Accordingly, it generates this error message:

This is a helpful error message in that it tells what the error is and where it is located. But if we wanted to do something about it, it may be difficult to recreate the conditions that generated the error. In this case, we can tell R that instead of stopping and reporting the error message, it should put us in debug mode at the point of the error. We do this by specifying that option with:

options(error = recover)

That needs to be run before you run netsim.

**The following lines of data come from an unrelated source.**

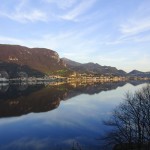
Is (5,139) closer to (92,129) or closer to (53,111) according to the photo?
(92,129)

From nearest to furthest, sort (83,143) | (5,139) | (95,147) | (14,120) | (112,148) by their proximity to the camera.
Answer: (112,148) → (95,147) → (83,143) → (5,139) → (14,120)

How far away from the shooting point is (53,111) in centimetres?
7719

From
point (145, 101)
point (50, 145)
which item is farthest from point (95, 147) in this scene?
point (145, 101)

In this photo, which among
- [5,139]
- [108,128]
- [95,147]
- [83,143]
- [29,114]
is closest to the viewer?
[95,147]

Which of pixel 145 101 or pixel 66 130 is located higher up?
pixel 145 101

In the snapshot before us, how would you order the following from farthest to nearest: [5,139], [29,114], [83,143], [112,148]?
1. [29,114]
2. [5,139]
3. [83,143]
4. [112,148]

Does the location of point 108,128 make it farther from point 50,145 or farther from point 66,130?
point 50,145

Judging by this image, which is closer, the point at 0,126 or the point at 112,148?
the point at 112,148

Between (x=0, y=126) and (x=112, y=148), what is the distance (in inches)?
1066

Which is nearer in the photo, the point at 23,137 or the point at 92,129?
the point at 23,137

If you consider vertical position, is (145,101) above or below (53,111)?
above

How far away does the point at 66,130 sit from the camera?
51844 mm

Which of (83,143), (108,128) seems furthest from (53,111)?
(83,143)

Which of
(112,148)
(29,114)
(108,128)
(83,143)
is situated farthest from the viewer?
(29,114)
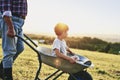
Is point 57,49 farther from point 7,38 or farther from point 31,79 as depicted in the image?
point 31,79

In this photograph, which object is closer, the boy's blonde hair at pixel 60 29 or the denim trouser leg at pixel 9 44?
the denim trouser leg at pixel 9 44

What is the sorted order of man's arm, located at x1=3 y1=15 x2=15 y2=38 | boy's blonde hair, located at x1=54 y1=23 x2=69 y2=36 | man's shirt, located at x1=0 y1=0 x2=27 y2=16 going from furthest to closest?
boy's blonde hair, located at x1=54 y1=23 x2=69 y2=36, man's shirt, located at x1=0 y1=0 x2=27 y2=16, man's arm, located at x1=3 y1=15 x2=15 y2=38

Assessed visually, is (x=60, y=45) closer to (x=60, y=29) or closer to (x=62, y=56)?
(x=60, y=29)

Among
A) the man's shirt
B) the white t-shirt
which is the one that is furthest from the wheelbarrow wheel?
the man's shirt

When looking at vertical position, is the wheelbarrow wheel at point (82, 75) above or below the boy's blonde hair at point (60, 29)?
below

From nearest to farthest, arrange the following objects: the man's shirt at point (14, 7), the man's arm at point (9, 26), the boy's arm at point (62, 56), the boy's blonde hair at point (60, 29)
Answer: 1. the boy's arm at point (62, 56)
2. the man's arm at point (9, 26)
3. the man's shirt at point (14, 7)
4. the boy's blonde hair at point (60, 29)

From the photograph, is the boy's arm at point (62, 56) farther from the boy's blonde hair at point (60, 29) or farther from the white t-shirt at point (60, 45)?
the boy's blonde hair at point (60, 29)

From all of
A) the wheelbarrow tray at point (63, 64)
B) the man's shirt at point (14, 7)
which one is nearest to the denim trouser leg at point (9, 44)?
the man's shirt at point (14, 7)

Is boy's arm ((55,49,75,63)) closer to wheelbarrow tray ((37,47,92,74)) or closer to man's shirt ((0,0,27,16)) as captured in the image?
wheelbarrow tray ((37,47,92,74))

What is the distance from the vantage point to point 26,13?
6.30 metres


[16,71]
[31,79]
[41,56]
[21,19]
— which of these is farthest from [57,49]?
[16,71]

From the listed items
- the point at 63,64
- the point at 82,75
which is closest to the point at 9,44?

With that, we now get this menu:

	A ERROR occured in module 'recovery.FUN' at step 9
Error in get_param(dat, "new.param") : 
  There is no parameter called `new.param` in the parameter list of the main list object (dat)

Enter a frame number, or 0 to exit   

1: netsim(est, param, init, control)
2: lapply(seq_len(control$nsims), function(s) {
    netsim_loop(x, param, init, control, s)
})
3: FUN(X[i](/EpiModel/EpiModeling/wiki/i), ...)
4: netsim_loop(x, param, init, control, s)
5: withCallingHandlers(expr = {
    if (!is.null(control["initialize.FUN"](/EpiModel/EpiModeling/wiki/"initialize.FUN"))) {
        current_mod <- "initialize.FUN"
        at <- 
6: do.call(mod.FUN, list(dat, at))
7: (function (dat, at) 
{
    active <- get_attr(dat, "active")
    status <- get_attr(dat, "status")
    statusTime <- get_attr(dat, "s
8: mod-progress.R#27: get_param(dat, "new.param")

Selection:

Which is asking us at what layer in the code to start the debugging, in the sense that netsim calls a function which calls a function which calls a function and so on... We want to enter debugging in the layer closest to the error, which is usually but not always, the second to last layer. In this case, that means entering 7 as our selection, which puts us in debug mode right at the point of our error.

From there, we can inspect and modify the code as needed.